REGENERATIVE POSSIBILITIES
On the edges of Bee La Forte Farm’s expansive acreage of grassland, oak woodlands and runaway cows sits a dry river bank that Gabriela roars by in her ATV, Violetta Tequila tucked in her right arm.
She shouts over the engine, “We can bring that river back,” she says. “We can plant water.”
It seems like her boldest proclamation yet, but watch a few Götsch videos and it becomes apparent the right ecosystemic planting can create lush amounts of moisture, boost soils and ease heat quotients.
At the Brazilian farm, manager Lima marvels at how 104-degree days just four years ago now are in-the-80s afternoons because of the forest they’ve sown.
The drought that dried the river contributed to the 2020 Cachagua Fire that burned to the doorstep of Bee La Forte Farm, and January 2022’s out-of-season Colorado Fire in Big Sur.
Carlos was there for the latter as a Mid Coast Fire Brigade volunteer. Gabriela joined the effort by cooking and delivering hot meals to the volunteers much as she did for weeks straight during the Soberanes Fire in 2016.
Carlos remembers 30-foot-high flames in Palo Colorado. Mid Coast Chief Cheryl Goetz puts them closer to 100 feet.
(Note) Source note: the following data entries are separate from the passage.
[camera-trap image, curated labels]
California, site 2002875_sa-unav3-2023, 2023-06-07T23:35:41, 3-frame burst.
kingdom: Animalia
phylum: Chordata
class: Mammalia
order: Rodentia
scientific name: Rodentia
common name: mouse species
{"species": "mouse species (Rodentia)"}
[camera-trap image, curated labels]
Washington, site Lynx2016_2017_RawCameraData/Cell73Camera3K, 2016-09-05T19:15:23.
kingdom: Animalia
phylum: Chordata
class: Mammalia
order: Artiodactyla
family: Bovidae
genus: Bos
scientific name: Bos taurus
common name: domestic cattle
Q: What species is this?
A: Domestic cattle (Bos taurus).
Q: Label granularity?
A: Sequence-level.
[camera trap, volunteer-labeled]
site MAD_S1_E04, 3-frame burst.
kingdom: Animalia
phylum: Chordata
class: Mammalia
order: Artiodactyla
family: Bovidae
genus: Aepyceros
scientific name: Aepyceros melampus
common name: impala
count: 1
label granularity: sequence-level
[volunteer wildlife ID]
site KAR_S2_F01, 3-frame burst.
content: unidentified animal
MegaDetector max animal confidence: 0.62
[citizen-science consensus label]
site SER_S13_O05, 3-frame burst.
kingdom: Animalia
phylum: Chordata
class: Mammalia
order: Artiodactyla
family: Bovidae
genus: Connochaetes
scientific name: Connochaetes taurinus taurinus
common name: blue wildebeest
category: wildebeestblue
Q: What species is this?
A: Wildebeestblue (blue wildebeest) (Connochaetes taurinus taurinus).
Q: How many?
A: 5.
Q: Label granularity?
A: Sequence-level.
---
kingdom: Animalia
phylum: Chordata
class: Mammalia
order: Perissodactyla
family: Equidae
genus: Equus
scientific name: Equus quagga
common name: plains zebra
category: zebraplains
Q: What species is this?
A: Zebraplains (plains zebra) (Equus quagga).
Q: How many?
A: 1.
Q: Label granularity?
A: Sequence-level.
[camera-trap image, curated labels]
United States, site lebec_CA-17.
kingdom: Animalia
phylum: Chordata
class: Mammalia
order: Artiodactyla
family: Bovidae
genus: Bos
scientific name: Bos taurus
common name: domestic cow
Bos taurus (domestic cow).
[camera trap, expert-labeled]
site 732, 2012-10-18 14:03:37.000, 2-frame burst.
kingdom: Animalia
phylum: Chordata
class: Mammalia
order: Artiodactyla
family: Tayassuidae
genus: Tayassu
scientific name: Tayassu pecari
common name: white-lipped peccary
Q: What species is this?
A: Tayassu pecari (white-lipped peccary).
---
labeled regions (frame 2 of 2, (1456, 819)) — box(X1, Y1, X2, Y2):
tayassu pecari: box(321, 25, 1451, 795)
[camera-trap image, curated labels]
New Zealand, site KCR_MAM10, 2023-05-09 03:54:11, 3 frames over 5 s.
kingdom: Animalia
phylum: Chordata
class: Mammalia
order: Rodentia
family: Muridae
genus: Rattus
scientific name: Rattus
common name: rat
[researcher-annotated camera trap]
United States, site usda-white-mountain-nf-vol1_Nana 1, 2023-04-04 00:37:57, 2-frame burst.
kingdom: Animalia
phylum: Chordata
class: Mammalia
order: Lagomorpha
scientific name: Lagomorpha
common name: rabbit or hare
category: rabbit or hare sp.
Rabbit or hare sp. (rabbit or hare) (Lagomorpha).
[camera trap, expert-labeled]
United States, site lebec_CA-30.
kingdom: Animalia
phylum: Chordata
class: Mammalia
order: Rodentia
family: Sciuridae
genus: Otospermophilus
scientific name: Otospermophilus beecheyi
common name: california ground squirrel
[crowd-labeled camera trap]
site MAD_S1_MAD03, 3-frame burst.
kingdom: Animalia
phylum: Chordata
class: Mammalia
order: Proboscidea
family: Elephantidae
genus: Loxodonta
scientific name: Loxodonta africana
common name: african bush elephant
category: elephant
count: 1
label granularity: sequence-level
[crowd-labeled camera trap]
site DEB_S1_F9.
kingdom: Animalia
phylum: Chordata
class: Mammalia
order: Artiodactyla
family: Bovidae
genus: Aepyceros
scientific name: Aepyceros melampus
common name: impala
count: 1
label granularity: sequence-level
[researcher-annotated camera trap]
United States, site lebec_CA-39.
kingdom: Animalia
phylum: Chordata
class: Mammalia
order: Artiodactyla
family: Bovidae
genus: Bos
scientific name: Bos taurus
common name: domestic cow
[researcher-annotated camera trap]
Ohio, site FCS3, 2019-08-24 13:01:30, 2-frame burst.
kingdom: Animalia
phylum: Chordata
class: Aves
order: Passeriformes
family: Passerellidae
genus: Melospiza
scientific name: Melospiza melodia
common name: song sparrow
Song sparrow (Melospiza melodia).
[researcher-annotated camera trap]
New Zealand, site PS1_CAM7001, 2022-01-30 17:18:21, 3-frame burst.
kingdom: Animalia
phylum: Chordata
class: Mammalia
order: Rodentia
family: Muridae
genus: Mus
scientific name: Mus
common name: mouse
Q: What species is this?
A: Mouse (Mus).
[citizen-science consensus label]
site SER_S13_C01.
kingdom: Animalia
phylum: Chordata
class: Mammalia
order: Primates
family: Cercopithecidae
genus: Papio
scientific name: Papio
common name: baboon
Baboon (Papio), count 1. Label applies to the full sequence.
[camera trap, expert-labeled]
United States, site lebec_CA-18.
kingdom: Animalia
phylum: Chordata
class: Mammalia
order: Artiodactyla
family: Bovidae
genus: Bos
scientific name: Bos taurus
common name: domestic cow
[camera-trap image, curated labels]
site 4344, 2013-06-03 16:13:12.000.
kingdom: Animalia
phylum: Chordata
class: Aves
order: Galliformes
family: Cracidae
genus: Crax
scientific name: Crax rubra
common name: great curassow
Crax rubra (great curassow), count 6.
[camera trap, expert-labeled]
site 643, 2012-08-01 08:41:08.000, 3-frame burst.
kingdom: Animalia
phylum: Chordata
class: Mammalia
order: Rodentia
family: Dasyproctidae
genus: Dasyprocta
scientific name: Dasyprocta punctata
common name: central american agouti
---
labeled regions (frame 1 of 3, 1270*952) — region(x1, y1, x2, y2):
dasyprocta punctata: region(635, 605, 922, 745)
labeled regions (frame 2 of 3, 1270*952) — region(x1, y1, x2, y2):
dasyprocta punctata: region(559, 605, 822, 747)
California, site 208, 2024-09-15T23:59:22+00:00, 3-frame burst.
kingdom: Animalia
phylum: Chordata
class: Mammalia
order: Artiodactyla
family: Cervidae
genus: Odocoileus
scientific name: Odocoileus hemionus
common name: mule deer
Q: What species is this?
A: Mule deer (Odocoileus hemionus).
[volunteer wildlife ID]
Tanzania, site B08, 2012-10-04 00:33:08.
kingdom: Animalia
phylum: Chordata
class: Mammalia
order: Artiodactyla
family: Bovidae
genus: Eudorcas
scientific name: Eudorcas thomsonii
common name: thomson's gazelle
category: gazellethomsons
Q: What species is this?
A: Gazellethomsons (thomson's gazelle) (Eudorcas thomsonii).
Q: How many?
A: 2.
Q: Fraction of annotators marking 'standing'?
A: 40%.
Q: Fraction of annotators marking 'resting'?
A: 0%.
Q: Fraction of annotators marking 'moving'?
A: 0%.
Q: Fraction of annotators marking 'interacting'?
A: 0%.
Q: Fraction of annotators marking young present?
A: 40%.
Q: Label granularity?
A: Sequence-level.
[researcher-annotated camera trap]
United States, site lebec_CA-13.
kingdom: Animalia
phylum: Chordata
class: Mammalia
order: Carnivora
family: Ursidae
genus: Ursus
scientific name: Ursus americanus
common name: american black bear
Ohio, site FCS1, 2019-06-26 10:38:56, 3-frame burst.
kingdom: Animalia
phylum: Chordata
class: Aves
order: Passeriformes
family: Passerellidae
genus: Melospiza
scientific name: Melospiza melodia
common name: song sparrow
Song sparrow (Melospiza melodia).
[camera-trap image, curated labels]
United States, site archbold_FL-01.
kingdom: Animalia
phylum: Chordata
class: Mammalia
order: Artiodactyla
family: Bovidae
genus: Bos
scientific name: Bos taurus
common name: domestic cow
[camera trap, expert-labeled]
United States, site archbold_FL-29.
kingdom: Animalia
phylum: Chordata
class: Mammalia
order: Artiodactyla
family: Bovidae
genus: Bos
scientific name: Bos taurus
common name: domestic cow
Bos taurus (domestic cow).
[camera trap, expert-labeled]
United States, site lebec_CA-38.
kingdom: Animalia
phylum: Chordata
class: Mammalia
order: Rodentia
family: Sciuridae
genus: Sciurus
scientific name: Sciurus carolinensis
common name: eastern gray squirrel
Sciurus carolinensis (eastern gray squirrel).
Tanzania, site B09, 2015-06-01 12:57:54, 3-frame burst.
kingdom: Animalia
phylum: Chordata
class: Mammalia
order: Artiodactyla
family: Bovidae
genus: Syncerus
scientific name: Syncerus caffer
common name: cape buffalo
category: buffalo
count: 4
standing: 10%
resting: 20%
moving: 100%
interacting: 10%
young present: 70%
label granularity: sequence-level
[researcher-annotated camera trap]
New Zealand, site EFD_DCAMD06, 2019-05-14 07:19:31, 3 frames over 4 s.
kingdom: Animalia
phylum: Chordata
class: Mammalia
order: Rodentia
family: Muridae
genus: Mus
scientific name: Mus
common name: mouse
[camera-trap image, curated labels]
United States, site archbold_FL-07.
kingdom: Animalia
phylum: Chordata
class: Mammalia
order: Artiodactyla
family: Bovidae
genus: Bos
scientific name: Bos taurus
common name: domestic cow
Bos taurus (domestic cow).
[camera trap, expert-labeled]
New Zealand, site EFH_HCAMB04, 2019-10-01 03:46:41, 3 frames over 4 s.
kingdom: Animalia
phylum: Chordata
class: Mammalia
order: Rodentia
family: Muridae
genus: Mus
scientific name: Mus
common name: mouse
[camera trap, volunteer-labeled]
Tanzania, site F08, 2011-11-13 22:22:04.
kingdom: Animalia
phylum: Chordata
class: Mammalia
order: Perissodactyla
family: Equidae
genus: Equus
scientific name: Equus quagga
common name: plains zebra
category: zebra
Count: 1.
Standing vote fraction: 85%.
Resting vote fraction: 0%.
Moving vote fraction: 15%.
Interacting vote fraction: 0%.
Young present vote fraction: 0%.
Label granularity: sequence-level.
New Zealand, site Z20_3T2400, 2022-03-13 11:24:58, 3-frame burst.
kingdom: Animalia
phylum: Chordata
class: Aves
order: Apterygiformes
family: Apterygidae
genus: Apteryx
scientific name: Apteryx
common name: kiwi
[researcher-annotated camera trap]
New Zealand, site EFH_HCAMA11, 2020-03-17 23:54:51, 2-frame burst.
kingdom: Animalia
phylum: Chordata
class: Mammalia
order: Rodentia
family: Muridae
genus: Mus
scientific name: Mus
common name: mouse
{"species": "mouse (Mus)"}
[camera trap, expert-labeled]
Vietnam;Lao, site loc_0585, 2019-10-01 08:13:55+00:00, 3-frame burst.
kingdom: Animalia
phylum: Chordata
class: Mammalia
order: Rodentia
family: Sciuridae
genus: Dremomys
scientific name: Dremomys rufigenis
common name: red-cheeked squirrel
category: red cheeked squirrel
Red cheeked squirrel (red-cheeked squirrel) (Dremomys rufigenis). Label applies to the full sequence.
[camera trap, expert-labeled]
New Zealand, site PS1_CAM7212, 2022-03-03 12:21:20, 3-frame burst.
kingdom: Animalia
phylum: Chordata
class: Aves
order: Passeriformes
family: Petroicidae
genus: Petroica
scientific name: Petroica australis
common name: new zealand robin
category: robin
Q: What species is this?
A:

In their volunteer efforts the Fortes are active in confronting a scary outcome of climate change.
In their work on the farm, they aim to treat the sickness, not the symptoms—and want to build out a farm school program to help others functionally repopulate ecosystems. The former executive director of MEarth environmental education program, Ben Eichorn, was recently signed on to bring it all to fruition.
“If we can’t do it in a way that other people can see that it works and that they can do it, we’re not doing what we want to do,” says Gabriela.
She acknowledges it can be easy to feel hopeless when massive monoculture farms use pesticides and subsidies to extract maximum yield with minimal consideration about species interplay and soil quality.
“The planet is being destroyed and that’s heavy to deal with,” she says. “It doesn’t mean we’re going to accept it. We can be smarter.”
That’s why Tawta is the best mascot for Bee La Forte.
Like us, she could’ve been doomed, but the Fortes weren’t feeling that. Now, with the right love, nutrients and species around her, Tawta is thriving.
With every egg-laying miracle, you can almost hear her clucking, “Not today, doomsday.”